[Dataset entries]
-=-=-
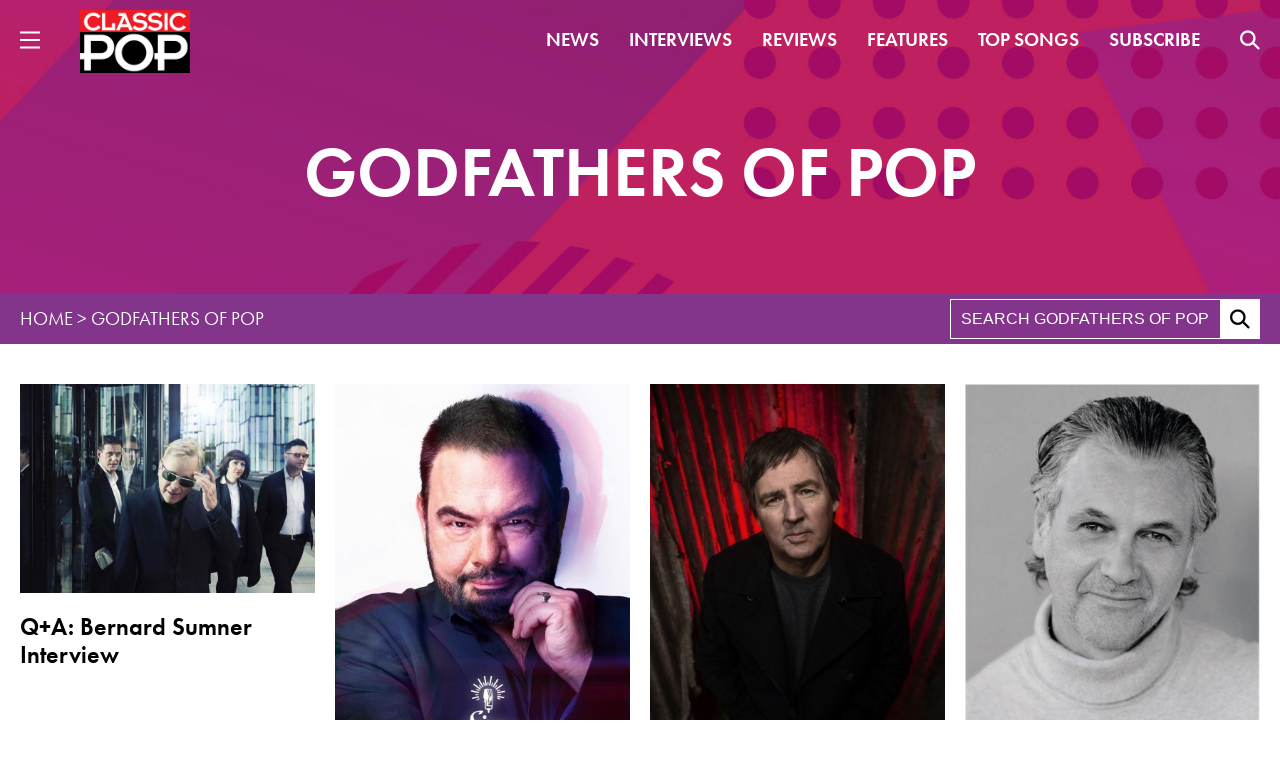

--- FILE ---
content_type: text/css; charset=utf-8
request_url: https://www.classicpopmag.com/wp-content/cache/min/1/uuc8jty.css?ver=1767623354
body_size: -58
content:
@import url(https://p.typekit.net/p.css?s=1&k=uuc8jty&ht=tk&f=10884.10885.15586&a=81917025&app=typekit&e=css);@font-face{font-family:"futura-pt";src:url(https://use.typekit.net/af/3593c9/000000000000000077586b59/30/l?primer=7cdcb44be4a7db8877ffa5c0007b8dd865b3bbc383831fe2ea177f62257a9191&fvd=n4&v=3) format("woff2"),url(https://use.typekit.net/af/3593c9/000000000000000077586b59/30/d?primer=7cdcb44be4a7db8877ffa5c0007b8dd865b3bbc383831fe2ea177f62257a9191&fvd=n4&v=3) format("woff"),url(https://use.typekit.net/af/3593c9/000000000000000077586b59/30/a?primer=7cdcb44be4a7db8877ffa5c0007b8dd865b3bbc383831fe2ea177f62257a9191&fvd=n4&v=3) format("opentype");font-display:swap;font-style:normal;font-weight:400;font-stretch:normal}@font-face{font-family:"futura-pt";src:url(https://use.typekit.net/af/4fe63b/000000000000000077586b55/30/l?subset_id=2&fvd=i4&v=3) format("woff2"),url(https://use.typekit.net/af/4fe63b/000000000000000077586b55/30/d?subset_id=2&fvd=i4&v=3) format("woff"),url(https://use.typekit.net/af/4fe63b/000000000000000077586b55/30/a?subset_id=2&fvd=i4&v=3) format("opentype");font-display:swap;font-style:italic;font-weight:400;font-stretch:normal}@font-face{font-family:"futura-pt";src:url(https://use.typekit.net/af/965528/000000000000000077586b56/30/l?subset_id=2&fvd=n6&v=3) format("woff2"),url(https://use.typekit.net/af/965528/000000000000000077586b56/30/d?subset_id=2&fvd=n6&v=3) format("woff"),url(https://use.typekit.net/af/965528/000000000000000077586b56/30/a?subset_id=2&fvd=n6&v=3) format("opentype");font-display:swap;font-style:normal;font-weight:600;font-stretch:normal}.tk-futura-pt{font-family:"futura-pt",sans-serif}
-=-=-
Although the records above contain pictures, output every line exactly and leave the pictures out.

--- FILE ---
content_type: text/css; charset=utf-8
request_url: https://www.classicpopmag.com/wp-content/cache/min/1/uuc8jty.css?ver=1767623354
body_size: -58
content:
@import url(https://p.typekit.net/p.css?s=1&k=uuc8jty&ht=tk&f=10884.10885.15586&a=81917025&app=typekit&e=css);@font-face{font-family:"futura-pt";src:url(https://use.typekit.net/af/3593c9/000000000000000077586b59/30/l?primer=7cdcb44be4a7db8877ffa5c0007b8dd865b3bbc383831fe2ea177f62257a9191&fvd=n4&v=3) format("woff2"),url(https://use.typekit.net/af/3593c9/000000000000000077586b59/30/d?primer=7cdcb44be4a7db8877ffa5c0007b8dd865b3bbc383831fe2ea177f62257a9191&fvd=n4&v=3) format("woff"),url(https://use.typekit.net/af/3593c9/000000000000000077586b59/30/a?primer=7cdcb44be4a7db8877ffa5c0007b8dd865b3bbc383831fe2ea177f62257a9191&fvd=n4&v=3) format("opentype");font-display:swap;font-style:normal;font-weight:400;font-stretch:normal}@font-face{font-family:"futura-pt";src:url(https://use.typekit.net/af/4fe63b/000000000000000077586b55/30/l?subset_id=2&fvd=i4&v=3) format("woff2"),url(https://use.typekit.net/af/4fe63b/000000000000000077586b55/30/d?subset_id=2&fvd=i4&v=3) format("woff"),url(https://use.typekit.net/af/4fe63b/000000000000000077586b55/30/a?subset_id=2&fvd=i4&v=3) format("opentype");font-display:swap;font-style:italic;font-weight:400;font-stretch:normal}@font-face{font-family:"futura-pt";src:url(https://use.typekit.net/af/965528/000000000000000077586b56/30/l?subset_id=2&fvd=n6&v=3) format("woff2"),url(https://use.typekit.net/af/965528/000000000000000077586b56/30/d?subset_id=2&fvd=n6&v=3) format("woff"),url(https://use.typekit.net/af/965528/000000000000000077586b56/30/a?subset_id=2&fvd=n6&v=3) format("opentype");font-display:swap;font-style:normal;font-weight:600;font-stretch:normal}.tk-futura-pt{font-family:"futura-pt",sans-serif}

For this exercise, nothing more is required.